Is Cloud Content Collaboration Safe? – Huddle Gets Security Nod From U.S. Gov
(Excerpt from original post on the Taneja Group News Blog)
Companies are worried about corporate data being uploaded by employees to personal public cloud storage and collaboration sites like Dropbox or Google Docs. There is no doubt that users want online content collaboration that makes file-sharing as easy as drag and drop. At the same time, IT needs to retain full data governance including controls for access, audit, and locatabilty (and often assure compliance).

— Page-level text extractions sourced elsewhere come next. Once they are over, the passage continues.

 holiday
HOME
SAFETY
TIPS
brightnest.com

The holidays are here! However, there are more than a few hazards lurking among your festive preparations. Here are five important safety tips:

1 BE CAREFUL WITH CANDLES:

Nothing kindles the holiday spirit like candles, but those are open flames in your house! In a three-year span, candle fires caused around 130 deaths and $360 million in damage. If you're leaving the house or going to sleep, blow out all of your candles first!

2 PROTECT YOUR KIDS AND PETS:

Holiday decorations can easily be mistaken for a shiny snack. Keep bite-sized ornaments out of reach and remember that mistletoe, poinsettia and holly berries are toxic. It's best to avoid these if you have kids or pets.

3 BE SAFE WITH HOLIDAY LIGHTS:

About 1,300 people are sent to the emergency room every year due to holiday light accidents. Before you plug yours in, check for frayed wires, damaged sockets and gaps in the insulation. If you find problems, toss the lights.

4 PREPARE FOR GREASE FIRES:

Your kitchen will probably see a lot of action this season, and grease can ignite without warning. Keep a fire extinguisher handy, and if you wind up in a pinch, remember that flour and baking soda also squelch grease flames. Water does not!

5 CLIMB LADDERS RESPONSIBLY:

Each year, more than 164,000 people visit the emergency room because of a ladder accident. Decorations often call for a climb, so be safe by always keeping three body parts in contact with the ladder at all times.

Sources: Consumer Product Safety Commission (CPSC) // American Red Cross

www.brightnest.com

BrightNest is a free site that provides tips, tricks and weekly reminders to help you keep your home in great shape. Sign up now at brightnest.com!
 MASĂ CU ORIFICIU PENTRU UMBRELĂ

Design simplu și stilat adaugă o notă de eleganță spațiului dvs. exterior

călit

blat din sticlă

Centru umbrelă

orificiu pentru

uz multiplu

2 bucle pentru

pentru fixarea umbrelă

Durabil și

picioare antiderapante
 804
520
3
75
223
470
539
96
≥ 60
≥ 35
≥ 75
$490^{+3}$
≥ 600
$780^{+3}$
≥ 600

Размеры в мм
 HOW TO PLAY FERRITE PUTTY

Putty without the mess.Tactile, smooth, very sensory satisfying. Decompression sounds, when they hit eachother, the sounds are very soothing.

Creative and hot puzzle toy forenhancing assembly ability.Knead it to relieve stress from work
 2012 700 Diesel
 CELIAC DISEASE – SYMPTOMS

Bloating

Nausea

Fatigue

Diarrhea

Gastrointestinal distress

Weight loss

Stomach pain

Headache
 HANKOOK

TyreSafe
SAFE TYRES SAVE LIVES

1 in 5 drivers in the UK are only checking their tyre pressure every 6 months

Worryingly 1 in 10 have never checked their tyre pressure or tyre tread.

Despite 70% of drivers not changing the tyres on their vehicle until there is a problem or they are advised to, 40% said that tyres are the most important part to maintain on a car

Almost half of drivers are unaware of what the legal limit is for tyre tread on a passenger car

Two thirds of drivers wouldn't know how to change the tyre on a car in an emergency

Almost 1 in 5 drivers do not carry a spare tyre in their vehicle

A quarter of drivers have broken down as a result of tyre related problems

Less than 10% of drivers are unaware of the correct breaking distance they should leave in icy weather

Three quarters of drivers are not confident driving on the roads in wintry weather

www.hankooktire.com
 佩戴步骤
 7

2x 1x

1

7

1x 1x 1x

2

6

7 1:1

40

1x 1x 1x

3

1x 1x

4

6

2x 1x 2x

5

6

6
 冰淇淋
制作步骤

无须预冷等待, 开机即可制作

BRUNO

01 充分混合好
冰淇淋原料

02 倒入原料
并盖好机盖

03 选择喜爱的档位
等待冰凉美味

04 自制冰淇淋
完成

And while there are a number of ways for companies to build and offer their own internal “secure” private file sharing clouds like VMware’s Project Octopus, not to mention full-blown MS Sharepoint, these put IT in the position of building and operating internal services that are challenged to match the easy usabilty, “everywhere” accessibility, and competitive cost of online SaaS solutions. The results of internally built collaboration projects are often as frustrating to manage for IT as they are for their users to use (and then more data sneaks online).
We met with fast-growing content collaboration service provider Huddle recently and came away impressed with the security hurdles they’ve managed to leap with their online collaboration platform, garnering not only validation from the U.K. government, but now also with the U.S. by way of a partnership with In-Q-Tel, the non-profit that invests in R+D on behalf of U.S. intelligence agencies. If they can help Homeland Security share content online safely, securely, and even intelligently with the kinds of collaboration features that corporate business warriors demand on all their devices these days, then enterprise IT shops are going to quickly take notice.